Texte fourni:
╭──
Aux États-Unis, Medea Benjamin fait partie de cette gauche américaine progressiste qui bouscule la gauche traditionnelle, soutien historique de l’État hébreu. À travers son organisation féministe, Code Pink, Medea Benjamin concentre d’ailleurs son action au cœur du pouvoir politique, à Washington, dans les allées du Congrès qu’elle arpente « tous les jours ».

Sur place, elle multiplie les réunions avec les élu·es démocrates qu’elle tente de rallier à sa cause. Une cinquantaine de membres du Congrès (sur 534) appellent désormais à un cessez-le-feu, se félicite-t-elle. 

« Je connais beaucoup de gens qui travaillent au Congrès, au Département d’État. Partout il y a des dissensions, un mécontentement à l’égard de la politique [étrangère des États-Unis – ndlr]. C’est inédit. » Au Congrès, par exemple, il lui arrive de croiser des jeunes « collaborateurs arborant un keffieh ».

Medea Benjamin scrute aussi les auditions publiques de hauts responsables. Celle du secrétaire d’État américain, Antony Blinken, le 31 octobre, a ainsi valu à l’activiste d’être brièvement arrêtée. Comme plusieurs dizaines de fois au cours de sa vie, selon son décompte.

Venu plaider en faveur d’une aide financière au profit d’Israël, Antony Blinken était alors particulièrement attendu, y compris par Medea Benjamin et les militant·es de Code Pink, qui ont protesté silencieusement, en levant leurs mains, derrière Blinken. Des mains préalablement peintes en rouge pour symboliser le sang des morts de Gaza.
╰──
Consigne écrite 1: Quelles lignes des enregistrements contiennent le mot « utility » ? Recopiez-les toutes.

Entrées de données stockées
╭──
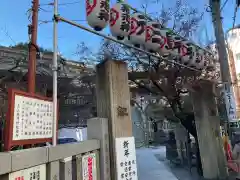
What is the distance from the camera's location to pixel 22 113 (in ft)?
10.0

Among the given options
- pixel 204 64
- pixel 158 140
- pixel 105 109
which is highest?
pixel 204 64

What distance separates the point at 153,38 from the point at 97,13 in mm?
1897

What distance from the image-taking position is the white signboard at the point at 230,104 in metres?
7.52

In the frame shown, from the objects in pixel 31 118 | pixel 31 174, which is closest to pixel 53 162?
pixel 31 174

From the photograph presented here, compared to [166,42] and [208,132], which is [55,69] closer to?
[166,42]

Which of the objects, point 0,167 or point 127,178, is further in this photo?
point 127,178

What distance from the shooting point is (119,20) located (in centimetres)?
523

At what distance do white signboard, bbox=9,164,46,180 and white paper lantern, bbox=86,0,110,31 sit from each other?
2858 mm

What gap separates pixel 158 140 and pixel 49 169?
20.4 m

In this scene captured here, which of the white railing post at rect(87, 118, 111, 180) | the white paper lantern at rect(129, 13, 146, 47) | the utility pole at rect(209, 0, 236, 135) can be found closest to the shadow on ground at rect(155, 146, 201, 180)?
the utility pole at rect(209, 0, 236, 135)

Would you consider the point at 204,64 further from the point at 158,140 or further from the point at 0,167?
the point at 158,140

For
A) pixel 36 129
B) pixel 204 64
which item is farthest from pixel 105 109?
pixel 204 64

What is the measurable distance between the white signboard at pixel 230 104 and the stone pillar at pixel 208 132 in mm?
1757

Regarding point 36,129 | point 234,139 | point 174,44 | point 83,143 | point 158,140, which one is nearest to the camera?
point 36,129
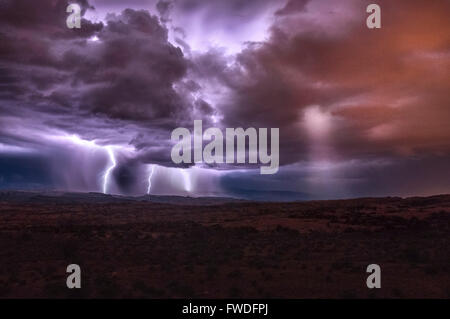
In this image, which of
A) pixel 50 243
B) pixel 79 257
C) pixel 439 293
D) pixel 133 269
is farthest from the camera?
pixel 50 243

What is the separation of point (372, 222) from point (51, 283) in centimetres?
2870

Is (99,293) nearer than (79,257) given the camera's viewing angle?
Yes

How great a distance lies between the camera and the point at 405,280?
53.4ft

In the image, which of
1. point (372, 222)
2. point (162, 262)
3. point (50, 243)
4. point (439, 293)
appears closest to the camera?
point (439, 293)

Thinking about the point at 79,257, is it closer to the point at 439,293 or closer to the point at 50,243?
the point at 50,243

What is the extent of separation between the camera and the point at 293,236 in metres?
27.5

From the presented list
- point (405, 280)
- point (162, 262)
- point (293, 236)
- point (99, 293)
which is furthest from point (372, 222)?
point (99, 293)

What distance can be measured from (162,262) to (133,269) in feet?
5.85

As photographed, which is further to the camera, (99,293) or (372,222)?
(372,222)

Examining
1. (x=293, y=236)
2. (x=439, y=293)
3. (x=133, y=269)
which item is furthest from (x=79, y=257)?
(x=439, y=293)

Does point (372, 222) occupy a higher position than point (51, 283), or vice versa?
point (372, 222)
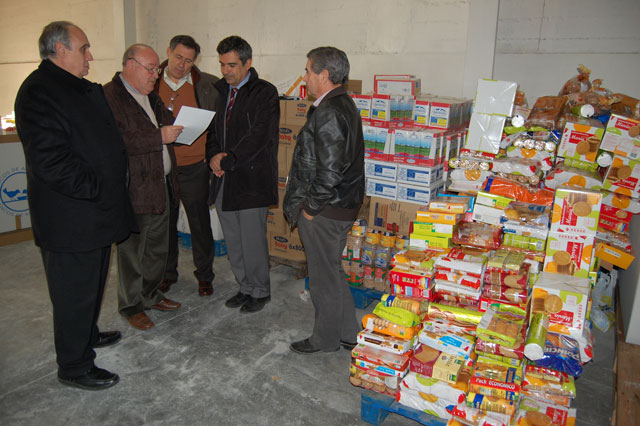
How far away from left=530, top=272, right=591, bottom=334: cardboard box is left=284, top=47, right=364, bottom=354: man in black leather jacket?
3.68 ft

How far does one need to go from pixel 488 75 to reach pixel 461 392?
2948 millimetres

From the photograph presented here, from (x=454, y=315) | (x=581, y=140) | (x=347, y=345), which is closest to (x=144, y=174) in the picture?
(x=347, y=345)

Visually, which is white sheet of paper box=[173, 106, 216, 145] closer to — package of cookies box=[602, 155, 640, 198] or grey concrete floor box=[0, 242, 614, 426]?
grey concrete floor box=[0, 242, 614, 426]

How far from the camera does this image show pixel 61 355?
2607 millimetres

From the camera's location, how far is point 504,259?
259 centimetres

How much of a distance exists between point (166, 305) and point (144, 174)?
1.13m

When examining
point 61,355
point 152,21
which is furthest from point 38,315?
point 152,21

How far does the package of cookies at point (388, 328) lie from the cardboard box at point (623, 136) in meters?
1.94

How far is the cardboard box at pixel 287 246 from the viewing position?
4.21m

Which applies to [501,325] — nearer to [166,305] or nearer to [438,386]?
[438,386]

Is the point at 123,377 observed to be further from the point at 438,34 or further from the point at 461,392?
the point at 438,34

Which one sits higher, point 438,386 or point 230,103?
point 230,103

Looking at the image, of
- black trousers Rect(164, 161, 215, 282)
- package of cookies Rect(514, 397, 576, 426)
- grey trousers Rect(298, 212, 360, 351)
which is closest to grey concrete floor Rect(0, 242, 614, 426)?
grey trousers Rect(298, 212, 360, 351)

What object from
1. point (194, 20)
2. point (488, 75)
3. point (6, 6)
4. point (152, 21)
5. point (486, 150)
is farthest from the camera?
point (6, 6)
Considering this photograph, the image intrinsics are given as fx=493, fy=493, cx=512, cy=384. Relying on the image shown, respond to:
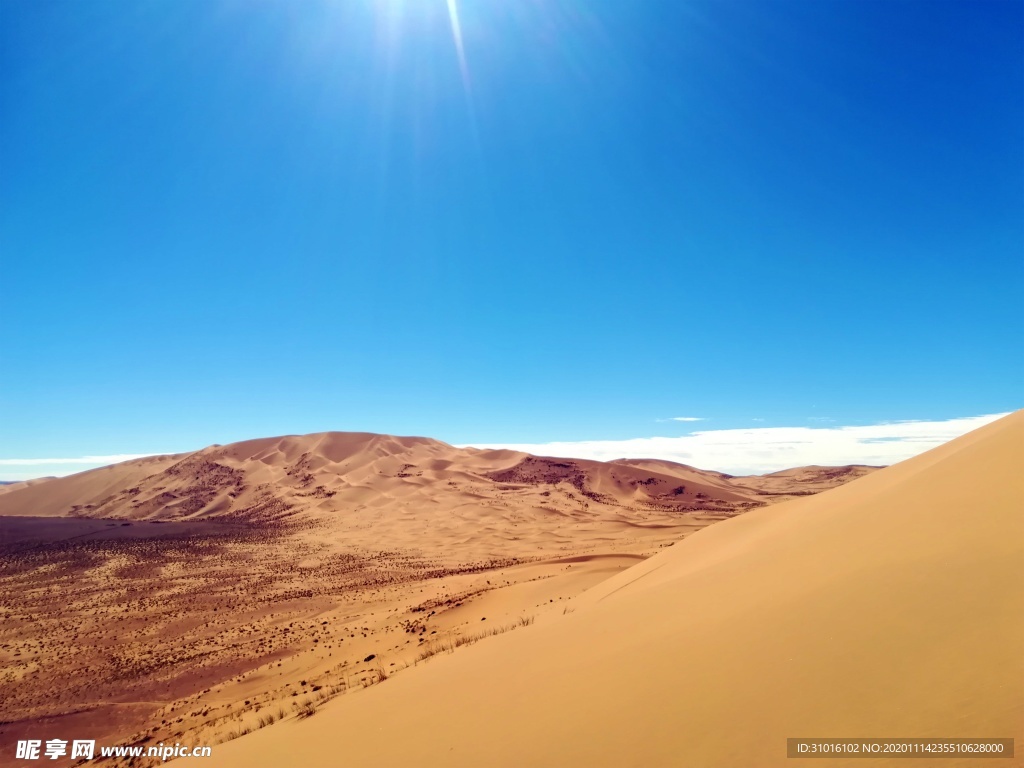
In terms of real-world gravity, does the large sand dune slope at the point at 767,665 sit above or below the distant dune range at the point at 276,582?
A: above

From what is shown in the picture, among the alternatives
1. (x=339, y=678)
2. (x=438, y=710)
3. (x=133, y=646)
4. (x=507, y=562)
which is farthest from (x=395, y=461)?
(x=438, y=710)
╰──
╭──
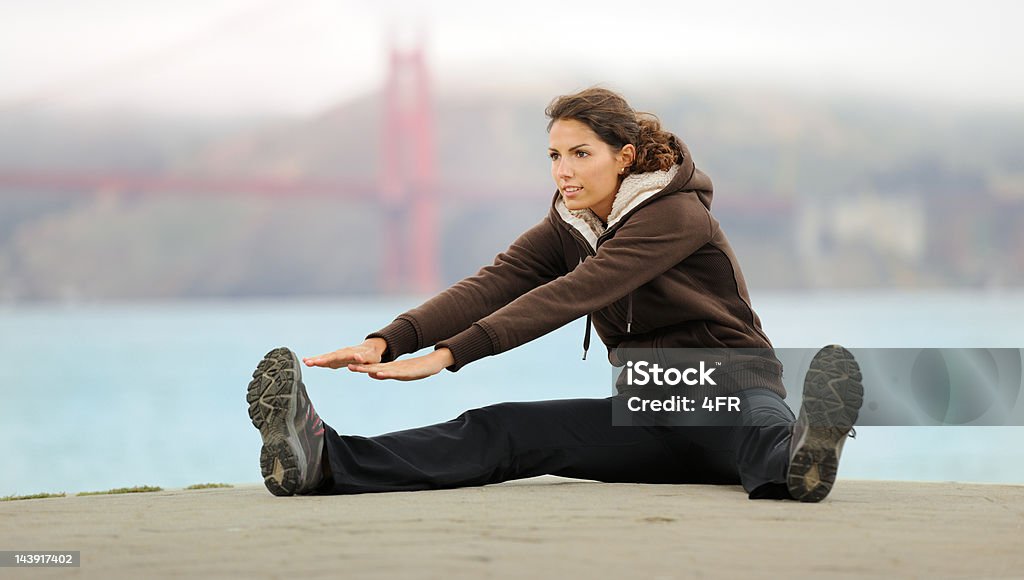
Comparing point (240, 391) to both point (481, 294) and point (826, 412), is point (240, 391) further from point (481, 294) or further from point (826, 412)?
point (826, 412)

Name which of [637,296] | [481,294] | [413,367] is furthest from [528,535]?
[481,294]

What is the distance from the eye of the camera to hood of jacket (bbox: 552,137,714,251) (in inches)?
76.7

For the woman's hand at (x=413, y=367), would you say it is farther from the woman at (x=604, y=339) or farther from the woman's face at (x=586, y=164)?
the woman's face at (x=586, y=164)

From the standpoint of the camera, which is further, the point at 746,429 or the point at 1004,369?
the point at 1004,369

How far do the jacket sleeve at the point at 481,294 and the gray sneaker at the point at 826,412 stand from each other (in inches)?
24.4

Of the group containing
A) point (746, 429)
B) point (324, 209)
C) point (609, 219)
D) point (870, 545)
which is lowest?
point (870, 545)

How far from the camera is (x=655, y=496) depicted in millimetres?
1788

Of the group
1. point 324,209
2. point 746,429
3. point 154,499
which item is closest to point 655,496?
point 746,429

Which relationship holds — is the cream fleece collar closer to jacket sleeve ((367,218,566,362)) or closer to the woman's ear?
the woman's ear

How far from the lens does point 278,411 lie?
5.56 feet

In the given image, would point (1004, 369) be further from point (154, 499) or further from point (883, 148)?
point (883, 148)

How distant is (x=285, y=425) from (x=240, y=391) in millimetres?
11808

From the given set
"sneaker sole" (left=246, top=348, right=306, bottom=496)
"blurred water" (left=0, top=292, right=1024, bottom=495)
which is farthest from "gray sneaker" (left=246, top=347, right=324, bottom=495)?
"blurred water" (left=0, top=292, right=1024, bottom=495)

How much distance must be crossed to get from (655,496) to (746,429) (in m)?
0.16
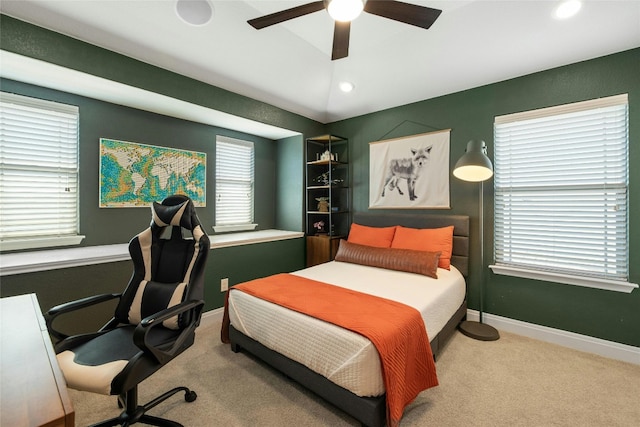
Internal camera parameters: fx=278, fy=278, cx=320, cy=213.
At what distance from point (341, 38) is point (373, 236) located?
╰──
Consigne écrite 2: Réécrivez le passage du texte sur Medea Benjamin compris entre « Venu plaider en » et « morts de Gaza. », inclus, en remplaçant « silencieusement » par « sans un mot ».

Réponse écrite 1:
In this scene captured here, which of the white railing post at rect(87, 118, 111, 180) | the white paper lantern at rect(129, 13, 146, 47) | the utility pole at rect(209, 0, 236, 135) can be found closest to the shadow on ground at rect(155, 146, 201, 180)?
the utility pole at rect(209, 0, 236, 135)

Réponse écrite 2:
Venu plaider en faveur d’une aide financière au profit d’Israël, Antony Blinken était alors particulièrement attendu, y compris par Medea Benjamin et les militant·es de Code Pink, qui ont protesté sans un mot, en levant leurs mains, derrière Blinken. Des mains préalablement peintes en rouge pour symboliser le sang des morts de Gaza.